China's centrally-administered state-owned enterprises (SOEs) reported net profits of 831.79 billion yuan (131.4 billion U.S. dollars) during the first 11 months of 2011, up 3.6 percent year-on-year, the country's SOEs regulator said Monday.
The growth rate was sharply down from the 50.1-percent increase recorded during the corresponding period of 2010. Only 69.5 percent of centrally administered SOEs posted year-on-year profit increases during the first 11 months of the year, said Wang Yong, director of the State-owned Assets Supervision and Administration Commission.
Revenues of centrally administered SOEs climbed 22.6 percent year-on-year to reach 18.4 trillion yuan during the Jan.-Nov. period, a growth rate slower than the 34.7-percent surge reported during the same period last year, Wang said.
Despite growth rate declines, the companies handed in 1.52 trillion yuan of taxes from January to November, an increase of 24.8 percent from one year earlier, he added.
Rising labor and raw material costs, tightened credit supply and feeble recoveries in major economies resulted in the slower growth rates for the companies' revenues and profits, said Liu Cheng, professor with the University of Science and Technology Beijing.
"The results are in line with domestic and global economic conditions, and do not necessarily mean that the companies' entrepreneurial capabilities have deteriorated," he said.
Next year will be a tough one for the companies as the global economic slowdown caused by the Eurozone debt crisis and sluggish growth in the United States and Japan will likely curtail China's external demand, hamper Chinese exports as well as hinder growth in the country's ocean transportation industry, shipbuilding and overseas projects, Wang said.

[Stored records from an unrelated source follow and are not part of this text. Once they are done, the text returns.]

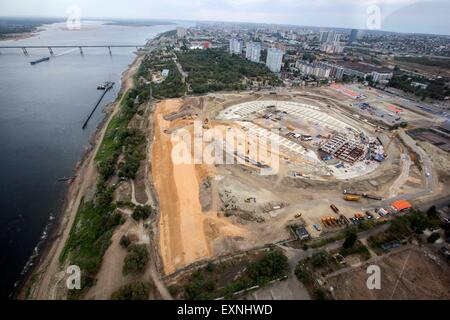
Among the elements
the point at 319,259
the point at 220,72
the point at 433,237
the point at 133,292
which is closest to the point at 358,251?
the point at 319,259

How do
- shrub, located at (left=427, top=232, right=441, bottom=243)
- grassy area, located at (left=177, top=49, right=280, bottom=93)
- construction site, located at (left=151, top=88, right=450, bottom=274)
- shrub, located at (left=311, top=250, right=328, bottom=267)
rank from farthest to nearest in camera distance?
grassy area, located at (left=177, top=49, right=280, bottom=93) → construction site, located at (left=151, top=88, right=450, bottom=274) → shrub, located at (left=427, top=232, right=441, bottom=243) → shrub, located at (left=311, top=250, right=328, bottom=267)

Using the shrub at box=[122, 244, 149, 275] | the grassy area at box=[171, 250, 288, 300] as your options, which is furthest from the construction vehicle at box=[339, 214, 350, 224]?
the shrub at box=[122, 244, 149, 275]

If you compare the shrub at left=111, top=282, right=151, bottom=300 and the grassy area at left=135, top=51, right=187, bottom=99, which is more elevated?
the grassy area at left=135, top=51, right=187, bottom=99

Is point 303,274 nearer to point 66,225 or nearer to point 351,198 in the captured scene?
point 351,198

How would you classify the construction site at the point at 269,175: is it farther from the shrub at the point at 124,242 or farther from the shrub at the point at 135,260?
the shrub at the point at 124,242

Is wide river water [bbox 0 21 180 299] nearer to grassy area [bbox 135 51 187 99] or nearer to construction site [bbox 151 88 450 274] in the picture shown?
grassy area [bbox 135 51 187 99]

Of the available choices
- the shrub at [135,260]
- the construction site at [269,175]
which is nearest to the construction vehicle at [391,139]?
the construction site at [269,175]

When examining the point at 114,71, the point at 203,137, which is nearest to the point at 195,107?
the point at 203,137

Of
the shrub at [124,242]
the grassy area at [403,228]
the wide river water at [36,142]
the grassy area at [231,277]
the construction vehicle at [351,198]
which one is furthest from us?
the construction vehicle at [351,198]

Meanwhile, he warned of high commodity prices in 2012, partly because of a depreciating U.S. dollar, global excess liquidity and rampant speculation. "That will also weigh on the companies' profitability, especially those involved in manufacturing industries," Wang said.
Further, strengthened inflationary pressures and looming asset bubbles in emerging markets will create more room for upward movement of global commodity prices, he added.